If the source table is unpartitioned, the documented way of bq extracting the data to GCS and bq loading it in another region works fine, so far so good.
If however the source table is partitioned, during the load step the mapping between data and partition is lost and I'll end up having all data within one partition.
Is there a good (automated) way of exporting and importing partitioned tables in BQ? Any pointers would be greatly appreciated!
There's a few ways to do this, but I would personally use Cloud Dataflow to solve it. You'll have to pay a little bit more for Dataflow, but you'll save a lot of time and scripting in the long run.
High level:
Spin up a Dataflow pipeline
Read partitioned table in US (possibly aliasing the _PARTITIONTIME to make it easier later)

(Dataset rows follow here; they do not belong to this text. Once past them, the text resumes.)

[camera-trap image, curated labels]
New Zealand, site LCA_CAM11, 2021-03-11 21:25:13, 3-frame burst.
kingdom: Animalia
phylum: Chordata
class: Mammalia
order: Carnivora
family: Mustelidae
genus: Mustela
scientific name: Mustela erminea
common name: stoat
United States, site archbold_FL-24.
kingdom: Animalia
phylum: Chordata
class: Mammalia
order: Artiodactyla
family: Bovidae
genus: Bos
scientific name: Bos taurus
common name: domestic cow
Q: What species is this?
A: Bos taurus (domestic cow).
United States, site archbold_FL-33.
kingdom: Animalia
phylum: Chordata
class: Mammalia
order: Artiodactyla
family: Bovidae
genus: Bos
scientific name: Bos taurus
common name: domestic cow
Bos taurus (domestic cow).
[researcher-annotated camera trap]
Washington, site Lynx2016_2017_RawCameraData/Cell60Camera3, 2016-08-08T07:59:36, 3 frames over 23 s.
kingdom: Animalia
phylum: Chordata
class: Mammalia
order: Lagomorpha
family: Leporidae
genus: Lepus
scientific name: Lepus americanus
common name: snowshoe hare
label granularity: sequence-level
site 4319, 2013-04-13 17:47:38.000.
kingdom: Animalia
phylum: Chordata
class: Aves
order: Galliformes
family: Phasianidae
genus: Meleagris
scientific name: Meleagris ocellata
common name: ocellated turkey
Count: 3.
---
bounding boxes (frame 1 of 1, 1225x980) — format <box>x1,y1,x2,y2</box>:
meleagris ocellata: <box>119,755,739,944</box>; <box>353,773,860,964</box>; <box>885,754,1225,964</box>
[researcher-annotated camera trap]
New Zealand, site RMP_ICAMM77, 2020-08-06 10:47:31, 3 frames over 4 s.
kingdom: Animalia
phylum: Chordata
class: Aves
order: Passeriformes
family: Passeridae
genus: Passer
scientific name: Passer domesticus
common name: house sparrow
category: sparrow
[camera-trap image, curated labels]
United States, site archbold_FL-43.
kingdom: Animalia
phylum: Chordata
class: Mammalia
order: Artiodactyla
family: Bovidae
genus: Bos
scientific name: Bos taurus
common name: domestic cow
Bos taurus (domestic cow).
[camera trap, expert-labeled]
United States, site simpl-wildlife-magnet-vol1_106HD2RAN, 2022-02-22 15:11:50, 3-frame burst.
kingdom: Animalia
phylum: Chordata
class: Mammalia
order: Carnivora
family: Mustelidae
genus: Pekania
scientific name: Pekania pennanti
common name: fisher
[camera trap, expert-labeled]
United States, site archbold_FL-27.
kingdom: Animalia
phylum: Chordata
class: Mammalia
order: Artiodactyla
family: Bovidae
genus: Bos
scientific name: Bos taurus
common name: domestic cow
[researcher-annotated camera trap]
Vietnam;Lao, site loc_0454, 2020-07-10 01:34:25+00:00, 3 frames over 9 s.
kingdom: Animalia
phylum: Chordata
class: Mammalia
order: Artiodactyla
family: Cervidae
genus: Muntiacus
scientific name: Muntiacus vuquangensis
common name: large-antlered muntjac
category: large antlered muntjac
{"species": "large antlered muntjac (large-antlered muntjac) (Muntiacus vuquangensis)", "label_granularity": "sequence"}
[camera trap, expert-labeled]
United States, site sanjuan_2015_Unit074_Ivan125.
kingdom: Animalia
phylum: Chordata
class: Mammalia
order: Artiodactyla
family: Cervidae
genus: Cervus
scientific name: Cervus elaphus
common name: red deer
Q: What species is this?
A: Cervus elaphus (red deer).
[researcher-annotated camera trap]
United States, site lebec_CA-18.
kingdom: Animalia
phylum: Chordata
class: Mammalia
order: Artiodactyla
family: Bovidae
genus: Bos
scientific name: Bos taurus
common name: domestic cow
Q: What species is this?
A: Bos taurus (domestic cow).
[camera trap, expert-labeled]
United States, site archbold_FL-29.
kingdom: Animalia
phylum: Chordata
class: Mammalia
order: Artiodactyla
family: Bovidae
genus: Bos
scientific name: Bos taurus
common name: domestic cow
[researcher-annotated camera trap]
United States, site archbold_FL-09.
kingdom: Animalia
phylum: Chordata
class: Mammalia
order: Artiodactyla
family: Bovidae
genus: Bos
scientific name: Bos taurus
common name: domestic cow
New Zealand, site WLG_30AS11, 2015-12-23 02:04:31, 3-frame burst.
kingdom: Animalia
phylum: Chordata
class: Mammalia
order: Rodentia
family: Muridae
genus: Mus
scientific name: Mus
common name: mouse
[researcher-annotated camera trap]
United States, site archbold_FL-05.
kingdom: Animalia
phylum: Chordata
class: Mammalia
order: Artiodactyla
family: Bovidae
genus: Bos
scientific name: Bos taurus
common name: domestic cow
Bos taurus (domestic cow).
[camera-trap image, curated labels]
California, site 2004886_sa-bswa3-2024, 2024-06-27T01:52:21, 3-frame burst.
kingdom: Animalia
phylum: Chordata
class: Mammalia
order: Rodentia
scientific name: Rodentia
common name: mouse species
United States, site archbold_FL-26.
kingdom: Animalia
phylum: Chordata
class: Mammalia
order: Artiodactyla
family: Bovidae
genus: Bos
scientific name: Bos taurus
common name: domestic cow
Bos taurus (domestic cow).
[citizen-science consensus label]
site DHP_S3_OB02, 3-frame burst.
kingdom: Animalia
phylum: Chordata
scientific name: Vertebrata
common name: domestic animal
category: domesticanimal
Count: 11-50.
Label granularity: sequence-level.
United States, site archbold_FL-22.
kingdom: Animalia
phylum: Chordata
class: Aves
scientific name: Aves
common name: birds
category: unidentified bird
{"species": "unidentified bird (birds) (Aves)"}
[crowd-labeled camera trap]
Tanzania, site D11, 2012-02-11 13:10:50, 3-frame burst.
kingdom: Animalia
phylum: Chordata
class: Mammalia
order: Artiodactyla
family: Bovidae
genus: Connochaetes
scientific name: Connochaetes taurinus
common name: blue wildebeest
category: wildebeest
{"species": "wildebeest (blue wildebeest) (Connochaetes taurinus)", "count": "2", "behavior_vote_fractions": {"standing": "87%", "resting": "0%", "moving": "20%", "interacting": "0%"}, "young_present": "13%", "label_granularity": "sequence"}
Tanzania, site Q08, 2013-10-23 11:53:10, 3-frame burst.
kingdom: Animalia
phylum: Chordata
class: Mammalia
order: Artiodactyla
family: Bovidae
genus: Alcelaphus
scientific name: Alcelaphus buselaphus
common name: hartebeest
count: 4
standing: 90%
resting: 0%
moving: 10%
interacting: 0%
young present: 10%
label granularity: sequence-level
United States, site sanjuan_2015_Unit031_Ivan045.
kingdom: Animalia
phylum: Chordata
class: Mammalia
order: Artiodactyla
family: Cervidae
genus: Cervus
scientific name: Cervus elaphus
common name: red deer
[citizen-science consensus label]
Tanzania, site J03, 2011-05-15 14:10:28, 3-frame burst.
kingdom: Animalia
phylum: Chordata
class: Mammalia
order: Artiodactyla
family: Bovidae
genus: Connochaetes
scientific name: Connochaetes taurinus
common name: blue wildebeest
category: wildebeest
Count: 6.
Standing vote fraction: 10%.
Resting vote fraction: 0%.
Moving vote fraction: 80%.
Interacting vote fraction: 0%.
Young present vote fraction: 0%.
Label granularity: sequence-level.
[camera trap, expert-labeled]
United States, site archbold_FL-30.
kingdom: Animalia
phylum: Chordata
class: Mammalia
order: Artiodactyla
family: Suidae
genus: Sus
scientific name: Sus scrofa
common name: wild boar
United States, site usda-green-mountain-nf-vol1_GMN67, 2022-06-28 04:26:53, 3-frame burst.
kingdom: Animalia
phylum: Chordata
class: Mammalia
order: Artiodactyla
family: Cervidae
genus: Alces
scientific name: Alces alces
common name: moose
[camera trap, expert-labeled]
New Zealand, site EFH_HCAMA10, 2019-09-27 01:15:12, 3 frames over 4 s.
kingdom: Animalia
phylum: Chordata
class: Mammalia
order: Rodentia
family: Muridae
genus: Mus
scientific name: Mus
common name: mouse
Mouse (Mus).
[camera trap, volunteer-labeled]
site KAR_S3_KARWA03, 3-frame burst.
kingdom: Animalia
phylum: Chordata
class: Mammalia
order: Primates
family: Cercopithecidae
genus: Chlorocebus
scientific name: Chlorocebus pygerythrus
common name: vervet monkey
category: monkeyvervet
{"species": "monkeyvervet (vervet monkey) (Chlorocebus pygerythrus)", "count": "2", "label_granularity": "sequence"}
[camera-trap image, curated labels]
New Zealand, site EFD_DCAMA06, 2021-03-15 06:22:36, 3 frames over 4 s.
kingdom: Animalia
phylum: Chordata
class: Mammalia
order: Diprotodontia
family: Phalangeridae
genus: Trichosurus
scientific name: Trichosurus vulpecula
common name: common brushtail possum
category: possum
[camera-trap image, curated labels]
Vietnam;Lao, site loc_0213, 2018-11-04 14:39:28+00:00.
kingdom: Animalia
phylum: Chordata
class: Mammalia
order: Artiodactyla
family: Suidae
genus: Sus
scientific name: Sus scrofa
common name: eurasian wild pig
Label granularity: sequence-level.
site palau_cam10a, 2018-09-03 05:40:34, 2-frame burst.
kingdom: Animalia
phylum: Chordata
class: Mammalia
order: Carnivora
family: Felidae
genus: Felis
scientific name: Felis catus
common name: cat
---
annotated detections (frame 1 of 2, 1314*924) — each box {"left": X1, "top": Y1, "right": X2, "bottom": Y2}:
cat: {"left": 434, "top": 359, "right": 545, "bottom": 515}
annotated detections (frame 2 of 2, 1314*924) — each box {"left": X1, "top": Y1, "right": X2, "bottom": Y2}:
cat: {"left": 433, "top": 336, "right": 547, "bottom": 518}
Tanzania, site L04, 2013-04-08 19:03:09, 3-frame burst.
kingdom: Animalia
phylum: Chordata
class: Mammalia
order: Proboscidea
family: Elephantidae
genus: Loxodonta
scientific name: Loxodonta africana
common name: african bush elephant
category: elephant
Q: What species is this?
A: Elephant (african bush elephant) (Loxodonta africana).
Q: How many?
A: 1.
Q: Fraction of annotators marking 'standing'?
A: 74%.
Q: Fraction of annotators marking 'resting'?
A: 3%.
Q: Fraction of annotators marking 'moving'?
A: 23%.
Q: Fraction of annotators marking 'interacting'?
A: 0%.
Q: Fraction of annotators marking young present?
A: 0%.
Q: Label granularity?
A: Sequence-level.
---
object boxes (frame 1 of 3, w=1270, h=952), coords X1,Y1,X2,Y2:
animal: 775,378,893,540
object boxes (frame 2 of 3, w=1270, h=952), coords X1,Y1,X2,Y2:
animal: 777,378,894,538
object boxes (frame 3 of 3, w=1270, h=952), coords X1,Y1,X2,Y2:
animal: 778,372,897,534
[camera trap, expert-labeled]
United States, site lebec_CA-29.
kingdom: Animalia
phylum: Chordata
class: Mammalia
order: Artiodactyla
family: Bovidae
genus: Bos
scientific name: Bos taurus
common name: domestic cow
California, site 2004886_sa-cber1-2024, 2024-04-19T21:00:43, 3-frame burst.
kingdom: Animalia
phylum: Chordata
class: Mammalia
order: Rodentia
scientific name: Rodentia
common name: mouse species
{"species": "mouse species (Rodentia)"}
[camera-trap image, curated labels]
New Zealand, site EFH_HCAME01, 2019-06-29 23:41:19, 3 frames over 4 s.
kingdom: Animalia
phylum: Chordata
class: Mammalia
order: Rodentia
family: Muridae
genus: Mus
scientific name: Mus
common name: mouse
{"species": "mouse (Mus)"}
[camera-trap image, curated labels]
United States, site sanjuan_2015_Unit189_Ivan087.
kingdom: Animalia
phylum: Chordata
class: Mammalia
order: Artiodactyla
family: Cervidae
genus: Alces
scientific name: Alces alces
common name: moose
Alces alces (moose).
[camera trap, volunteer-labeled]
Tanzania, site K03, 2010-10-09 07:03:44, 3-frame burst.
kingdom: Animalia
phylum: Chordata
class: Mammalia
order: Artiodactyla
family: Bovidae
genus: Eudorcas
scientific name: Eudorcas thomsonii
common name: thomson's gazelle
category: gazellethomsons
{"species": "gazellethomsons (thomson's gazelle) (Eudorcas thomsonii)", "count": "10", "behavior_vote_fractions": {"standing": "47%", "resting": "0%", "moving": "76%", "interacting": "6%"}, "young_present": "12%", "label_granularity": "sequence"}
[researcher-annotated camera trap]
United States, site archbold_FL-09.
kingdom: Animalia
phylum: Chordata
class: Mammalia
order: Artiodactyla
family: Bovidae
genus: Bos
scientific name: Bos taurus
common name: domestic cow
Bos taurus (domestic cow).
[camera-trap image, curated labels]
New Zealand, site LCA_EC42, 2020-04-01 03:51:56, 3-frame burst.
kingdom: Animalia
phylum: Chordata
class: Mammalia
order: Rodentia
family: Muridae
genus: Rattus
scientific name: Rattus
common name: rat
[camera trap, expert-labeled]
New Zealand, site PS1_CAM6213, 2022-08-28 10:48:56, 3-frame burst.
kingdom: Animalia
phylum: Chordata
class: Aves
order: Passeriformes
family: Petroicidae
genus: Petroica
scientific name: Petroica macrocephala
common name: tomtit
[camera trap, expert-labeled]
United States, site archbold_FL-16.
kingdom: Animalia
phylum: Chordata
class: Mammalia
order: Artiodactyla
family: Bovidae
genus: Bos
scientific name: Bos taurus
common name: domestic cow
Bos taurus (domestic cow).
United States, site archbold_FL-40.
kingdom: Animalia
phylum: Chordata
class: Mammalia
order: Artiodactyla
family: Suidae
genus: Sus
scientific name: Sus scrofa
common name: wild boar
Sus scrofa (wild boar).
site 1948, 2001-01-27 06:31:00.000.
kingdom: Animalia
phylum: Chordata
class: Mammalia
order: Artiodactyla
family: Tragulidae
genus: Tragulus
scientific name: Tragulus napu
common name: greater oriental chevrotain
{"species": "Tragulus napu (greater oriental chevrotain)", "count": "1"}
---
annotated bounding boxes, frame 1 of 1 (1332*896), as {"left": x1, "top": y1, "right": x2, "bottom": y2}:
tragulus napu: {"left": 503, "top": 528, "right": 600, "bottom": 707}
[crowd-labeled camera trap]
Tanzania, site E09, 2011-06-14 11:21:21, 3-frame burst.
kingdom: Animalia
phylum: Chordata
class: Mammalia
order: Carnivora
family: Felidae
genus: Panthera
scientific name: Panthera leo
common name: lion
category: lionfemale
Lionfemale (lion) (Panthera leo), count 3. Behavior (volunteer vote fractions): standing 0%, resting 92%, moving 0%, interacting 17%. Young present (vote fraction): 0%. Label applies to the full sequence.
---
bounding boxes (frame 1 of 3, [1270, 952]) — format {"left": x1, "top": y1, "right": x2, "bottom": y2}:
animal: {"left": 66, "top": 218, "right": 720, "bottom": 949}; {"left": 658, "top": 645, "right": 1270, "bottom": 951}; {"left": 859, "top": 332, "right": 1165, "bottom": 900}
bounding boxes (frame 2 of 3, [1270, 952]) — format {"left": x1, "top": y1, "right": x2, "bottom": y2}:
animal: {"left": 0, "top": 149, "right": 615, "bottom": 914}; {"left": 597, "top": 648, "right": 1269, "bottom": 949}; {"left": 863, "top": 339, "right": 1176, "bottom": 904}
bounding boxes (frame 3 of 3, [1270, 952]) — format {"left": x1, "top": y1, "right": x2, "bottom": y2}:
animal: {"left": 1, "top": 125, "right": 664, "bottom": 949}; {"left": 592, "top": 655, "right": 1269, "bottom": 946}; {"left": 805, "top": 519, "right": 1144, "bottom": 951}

Write results back to BigQuery using same partition.
It's basically the same as what was talked about here.
Another solution is to use DML to load the data, instead of load, https://cloud.google.com/bigquery/docs/using-dml-with-partitioned-tables. Since you have a timestamp column in the table to infer the partition, you can use
INSERT INTO PROJECT_ID.DATASET.mytable (_PARTITIONTIME, field1, field2) AS SELECT timestamp_column, 1, “one” FROM PROJECT_ID.DATASET.federated_table
You can define a permanent federated table, or a temporary one, https://cloud.google.com/bigquery/external-data-cloud-storage#permanent-tables. You'll need to pay for DML though, while load is free.